• [Passage given]:
>>>

# Algae Control...



## Kasie (Oct 31, 2011)

Would like some advice on controlling green and brown algae. I seemed to get the brown algae somewhat under control then green algae started in and not real sure what causes brown vs green and what would be the best way to control it in a 10 Gal tank with both fish and plants.

Thanks for the help.


----------



## BBradbury (Apr 22, 2011)

Kasie said:


> Would like some advice on controlling green and brown algae. I seemed to get the brown algae somewhat under control then green algae started in and not real sure what causes brown vs green and what would be the best way to control it in a 10 Gal tank with both fish and plants.
> 
> Thanks for the help.


Hello K...

The best control I've found is putting "Ramshorn" snails into the tank. This species will eat all forms of algae as well as any decaying plant and fish material. I've had them in my planted tanks for several years and have no visible algae in my tanks.

Have never noticed the snails eating my healthy plants, so that's a bonus.

B


----------



## snail (Aug 6, 2010)

A little algae is normal but if it is out of control see if you can work out the root cause. A cycling tank, too much light, the light left on for too long in a day and being overstocked or too few water changes (high nitrates) are common causes. Does the brown algae look like spots of rust, if so it is common in newer aquariums (to do with excess silicates) and usually goes away on it's own after a month or two.


----------



## Kasie (Oct 31, 2011)

Thanks for the input. I will see if I can determin the root cause... The tank is probably 6-9 mo old. same fish and was doing good for awhile. I have had to move it as sunlight kept affecting it and that is when the brown algae began... that has slowed down and is alot better. The green algae is the one that I really need to figure out the root casue yet. Again thanks for the help.

<<<

• [Data extract]:
>>>

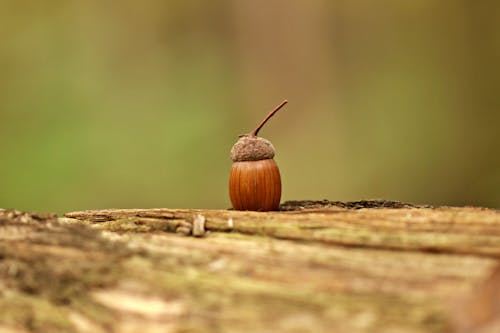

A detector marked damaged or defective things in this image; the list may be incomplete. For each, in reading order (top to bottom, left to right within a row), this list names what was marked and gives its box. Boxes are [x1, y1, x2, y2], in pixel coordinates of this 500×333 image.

splintered wood [0, 200, 500, 332]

<<<

• [What is asked]:
a - In the algae control thread, what kind of snail does one reply recommend for keeping a tank free of algae?
b - Continue the algae control thread from its last post.

• [Results]:
a - Ramshorn snails.

b -
I have just purchased a ramshorn snail and we will see if he helps correct the issue while I track down its cause.


----------



## jrman83 (Jul 9, 2010)

Light control is the only "real" way to control algae. You need to play around with the light and get the timing right to where the plants are unaffected, but the algae stays away. It's about finding a balance, not adding things to your tank to control the problem for you...whether it be algae eating critters or algaecides.


----------



## snail (Aug 6, 2010)

I do think balance is the key, of which light one of the biggest factors, but I believe that sometimes critters like snails and shrimp can help add to the balance.


----------



## jrman83 (Jul 9, 2010)

They definitely can have their part, but you can't look at something like that as a form of treatment so to speak to get to the balance point. These things work best if they were part of the picture to begin with. Not the best thing as an afterthought when things have gone the way you don't want - in the way of algae anyway.


----------



## beaslbob (May 29, 2009)

Kasie said:


> Would like some advice on controlling green and brown algae. I seemed to get the brown algae somewhat under control then green algae started in and not real sure what causes brown vs green and what would be the best way to control it in a 10 Gal tank with both fish and plants.
> 
> Thanks for the help.




If you have lotsa anachairs, vals, wistera and they are growing and healthy you should not have much if any algae. If you don't have those plants you might want to add 2-3 bunches of anacharis.

Once you have enough fast growing plants I would kill the lights and suspend feeding until the algae dies off. Then resume with less lighting and feeding so the plants and fish thrive but the alage does not come back.

Once you find the feeding and lighting (usually less then you think) which keeps the plants in control then algae should be much less of a problem or no problem at all.


my .02


----------



## jrman83 (Jul 9, 2010)

Plants will not dictate whether or not you get algae. They also do not compete for nutrients.


----------



## snail (Aug 6, 2010)

Again I think plants are part of the balance.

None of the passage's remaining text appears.